ZU ERLEDIGEN:
1. Nenne sämtliche geografischen Eigennamen (Orte, Länder, Kontinente), die in der Kolumne über Mariams Weihnachtsbesuch als Substantiv vorkommen, jeden nur einmal.
2. Übertrage aus den Zeilen wortgetreu den Abschnitt, der bei der Zeile mit „How much space“ beginnt und nach der Zeile mit „What is the physical“ endet.

DOKUMENT:
---
Kolumne Macht: Nicht willkommen
Ach Europa. Immer gastfrei, sehr christlich, viel Platz in den Herbergen. Nur sind Weihnachtsgäste unerwünscht, wenn sie aus dem falschen Land stammen.
W ir können es noch gar nicht glauben, aber sie ist tatsächlich da: Vor zwei Tagen kam Mariam bei uns in Berlin an. Da sage noch einer, Europa sei eine Festung. Es ist tatsächlich möglich, eine ägyptische Studentin über Weihnachten einzuladen. Es kostet auch nicht mehr als Zeit, Geld, Nerven und die Bereitschaft, viele Enttäuschungen hinzunehmen.
Mariam ist eine ungewöhnlich ruhige und gelassene Frau. Aber vor ein paar Wochen stand sie vor der deutschen Botschaft in Kairo und heulte einfach los, mitten auf der Straße. Am 29. August hatte sie um einen Termin gebeten, weil sie ein Visum für einen Weihnachtsbesuch in Deutschland beantragen wollte – und schon am 12. November bekam sie ihn. Die übliche Wartezeit also.
---
(Zeilen für szenenbasiertes Schlussfolgern)
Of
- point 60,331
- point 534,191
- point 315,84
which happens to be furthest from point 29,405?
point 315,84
---
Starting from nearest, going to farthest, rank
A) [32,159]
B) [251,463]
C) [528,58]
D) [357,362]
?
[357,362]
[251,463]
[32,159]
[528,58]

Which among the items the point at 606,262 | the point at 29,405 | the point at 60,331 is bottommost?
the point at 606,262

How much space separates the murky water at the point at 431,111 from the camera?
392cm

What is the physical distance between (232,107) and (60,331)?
---
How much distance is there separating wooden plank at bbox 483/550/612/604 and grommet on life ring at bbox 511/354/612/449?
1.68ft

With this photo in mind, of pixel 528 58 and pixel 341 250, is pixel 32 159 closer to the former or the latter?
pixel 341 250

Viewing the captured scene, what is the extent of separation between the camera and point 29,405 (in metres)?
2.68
---
LÖSUNGEN:
1. Europa, Berlin, Kairo, Deutschland

2.
How much space separates the murky water at the point at 431,111 from the camera?
392cm

What is the physical distance between (232,107) and (60,331)?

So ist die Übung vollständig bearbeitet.